Dog days in blogville

Well, Wheylona is off to SanSe and Neds to Roma, so who knows when they'll be back in the bologosphere. I'm for Spokane (hardly as exotic, but there you go) in a few days, leaving most of the heavy lifting to Johnbai and Just Jon for a while. Perhaps, wherevever we are, we'll all be busy celebrating the American working class, and it'll all work out fine.


Labor Day marks by many measures the end of summer (or of the summer holiday season, at any rate); Otis seemed to sense this yesterday. In some strange way, the angle of the sun, the color of the sky, the quality of daylight seemed different to her and she responded in a physical way to the impending change of seasons.

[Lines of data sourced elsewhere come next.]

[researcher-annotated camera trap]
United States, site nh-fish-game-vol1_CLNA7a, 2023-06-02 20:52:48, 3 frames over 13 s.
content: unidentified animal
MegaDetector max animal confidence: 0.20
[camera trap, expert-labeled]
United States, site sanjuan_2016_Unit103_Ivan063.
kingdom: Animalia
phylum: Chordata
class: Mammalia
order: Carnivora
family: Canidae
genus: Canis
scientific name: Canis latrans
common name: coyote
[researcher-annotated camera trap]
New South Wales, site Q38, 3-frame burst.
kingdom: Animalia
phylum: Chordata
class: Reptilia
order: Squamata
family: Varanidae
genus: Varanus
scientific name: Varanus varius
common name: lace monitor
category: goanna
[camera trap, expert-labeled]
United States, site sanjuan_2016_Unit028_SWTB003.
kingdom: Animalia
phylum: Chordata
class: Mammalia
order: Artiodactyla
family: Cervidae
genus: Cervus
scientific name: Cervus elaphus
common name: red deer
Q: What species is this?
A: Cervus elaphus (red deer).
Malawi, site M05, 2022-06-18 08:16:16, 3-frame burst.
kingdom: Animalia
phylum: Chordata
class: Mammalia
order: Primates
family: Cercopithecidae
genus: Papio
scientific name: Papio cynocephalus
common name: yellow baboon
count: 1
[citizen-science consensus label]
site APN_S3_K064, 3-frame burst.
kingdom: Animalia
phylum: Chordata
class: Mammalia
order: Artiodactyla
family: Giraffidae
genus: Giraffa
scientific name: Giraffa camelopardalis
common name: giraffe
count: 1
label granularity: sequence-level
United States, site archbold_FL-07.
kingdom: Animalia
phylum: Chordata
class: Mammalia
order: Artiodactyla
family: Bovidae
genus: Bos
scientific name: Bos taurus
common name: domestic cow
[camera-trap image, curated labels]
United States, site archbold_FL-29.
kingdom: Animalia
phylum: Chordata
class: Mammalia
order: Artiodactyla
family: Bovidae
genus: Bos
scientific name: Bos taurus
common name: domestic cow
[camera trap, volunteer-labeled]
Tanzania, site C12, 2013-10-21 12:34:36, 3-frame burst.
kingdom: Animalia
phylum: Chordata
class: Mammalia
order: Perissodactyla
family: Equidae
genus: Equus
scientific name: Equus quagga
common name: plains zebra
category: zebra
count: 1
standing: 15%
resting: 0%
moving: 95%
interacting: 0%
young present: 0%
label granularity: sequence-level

All of which got me thinking about our calendrical markings here in the West.

We have two solsticies: summer (~June 21, the longest day) and winter (~Dec. 21, the shortest day). We also have two equinoxes, when the periods of daylight and nighttime are equal (vernal ~Mar. 21, and autumnal ~Sep. 21). The seasons are traditionally thought to change on these dates.

But did you know that there are also four half-way markers in many pagan traditions -- days that mark halfway on the journey from solstice to equinox, or from equinox to solstice? These are called the cross-quarter days, and are denominated in Celtic tradition Samhain (the middle of fall), Imbolc (the middle of winter), Beltane (the middle of spring), and
Lughnasdh (the middle of summer). The first three have related modern holidays that fall close to or at the cross-quarter moment: Halloween, Groundhog's Day (or Candlemas), and May Day. The summer cross-quarter holiday has not survived in any modern form, except perhaps for the archaic feast of Lammas ("Loaf Mass"), a Xtianization of an ancient pagan festival.

This kind of marking of the cycle of the year always reminds me of my favorite riddle:

How far can a dog run into the woods?

Only halfway, because after that he is running out.

So maybe that's what Otis was feeling yesterday, even though it was technically a couple of weeks late - her senses told her that we are no longer running into the warm verdant woods of summer, but that we have reached the middle, and are running out.

1 comment:

Anonymous said...

Samhain (great doom-metal band featuring the immortal Glenn Danzig), Imbolc (instant message bred of local culture), Beltane (the mixture of sweat and leather oil that drips between one's knuckles after beating a stubborn mule with one's belt), and Lughnasdh (the metal plugs that hold a wagon wheel together).